For now, however, our focus was on getting to Florida.  The anticipation of this crossing created a lot of anxiety for me.  As you have already seen, the Northwest Caribbean can be very uncomfortable and potentially dangerous.  But the stories we had heard about the Gulf were not encouraging. Some called it the Gates of Hell.   I just wanted it to be over.  Our buddy boat friends, Anna and Gary on Trumpeter, who had parted ways with us in the Hobbies due to pressing needs to get back to the States, experienced one of the worst accounts of a crossing we had heard.  Though most of their trip was uneventful, 50-60 miles from Florida they had a head-on collision with a storm which delivered 15 foot waves and 40-50 knot winds sustained for the remainder of their passage.   As they powered up their engine, they lost power (due to a plugged fuel line) and the engine died.   They ended up having to get towed into Key West.   To add insult to injury their bowsprit got damaged during the tow.   Two other boats somewhere within the vicinity, also got hit by the same storm and ended up in the same boat yard.  One, a catamaran, got dismasted and the other, a 70+ foot power yacht, was flooded and as a result also lost their engine.  These were the kind of nightmares I prayed we would never experience.
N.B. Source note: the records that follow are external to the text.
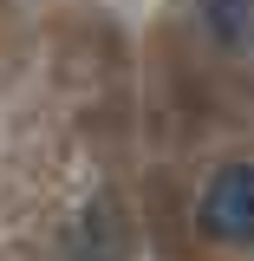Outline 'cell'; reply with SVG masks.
Here are the masks:
<instances>
[{
    "instance_id": "6da1fadb",
    "label": "cell",
    "mask_w": 254,
    "mask_h": 261,
    "mask_svg": "<svg viewBox=\"0 0 254 261\" xmlns=\"http://www.w3.org/2000/svg\"><path fill=\"white\" fill-rule=\"evenodd\" d=\"M202 235H215L228 248L254 242V163H228L215 170V183L202 190Z\"/></svg>"
}]
</instances>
We prepared the best we could until the time to leave finally arrived.

 

{ 2 comments… read them below or add one }

Michelle Oyama April 24, 2013 at 4:28 am

They really should have asked for my permission before they sculpted my body and put it on public display! The fact that they gave her some exotic Mexican name is irrelevant….. Everyone obviously knows its really a perfect depiction of me!!!!

Ha! On a more serious note, when I went to that private resort in Cancun, it was directly across the water from Isla Mujeres!!! We could see it from our balcony. They had daily boat taxis so you could visit the island. 🙂

mike April 24, 2013 at 2:42 pm

In 1984 I went snorkeling in Isla Mujeres with a young friend. My young friend was so engrossed in the sights below that she was almost swept into an outcrop of sharp rock. Luckily for her, I saw the danger and between the both of us paddling and pulling and in the nick of time, we got her out of harms way. (I was rewarded later.) Having said that, it’s a beautiful place.

PS who is Mike’s buddy with the camera on the end of the dock?